API design
Good API design hides complexity behind narrow, stable interfaces; sources here address that principle from schema validation in Angular HTTP layers, typed QuickBooks abstraction, component input discipline, and LLM-friendliness of deep modules.
5 sources · May 5, 2026
Compiled by Claude · How this works →
Craft · 34 neighbors
The core of API design is the contract between a module and its callers: what is exposed, what is hidden, and how much the caller must know to use it correctly. Four sources touch this from different angles, all arriving at the same conclusion: leaky, wide, or unvalidated interfaces create problems at scale.
Zod-based response validation addresses the external API surface: when a backend response deviates from the expected shape, runtime errors surface in production rather than at dev time. Wrapping Angular HTTP calls with a custom RxJS operator that validates against a Zod schema catches those mismatches early, treating the API contract as something to enforce rather than assume.
Conductor illustrates what a well-designed API can replace: decades of qbXML and SOAP complexity collapsed into a typed Python, Node.js, and REST interface covering 130+ QuickBooks objects. The abstraction works because it hides implementation detail completely, exposing only the objects callers actually need.
The component-level analogue appears in Angular component composition: components with dozens of inputs are effectively wide APIs.

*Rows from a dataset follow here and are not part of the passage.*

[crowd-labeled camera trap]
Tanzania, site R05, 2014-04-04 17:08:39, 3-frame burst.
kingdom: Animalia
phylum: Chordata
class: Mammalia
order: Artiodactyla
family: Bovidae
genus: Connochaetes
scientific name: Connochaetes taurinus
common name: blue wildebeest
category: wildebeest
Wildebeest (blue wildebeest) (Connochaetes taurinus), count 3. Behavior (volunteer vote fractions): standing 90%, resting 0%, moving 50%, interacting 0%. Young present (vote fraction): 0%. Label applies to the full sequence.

Each input is a coupling point. Moving concerns into directives and sub-components narrows the interface and keeps each unit’s contract legible.
AI Likes Deep Modules makes this explicit: deep modules, interfaces that hide complexity behind a small surface, are easier for LLMs to reason about than shallow ones that leak implementation detail across layers. The argument applies equally to human callers. A narrow interface forces the designer to decide what matters; a wide one defers that decision to every consumer.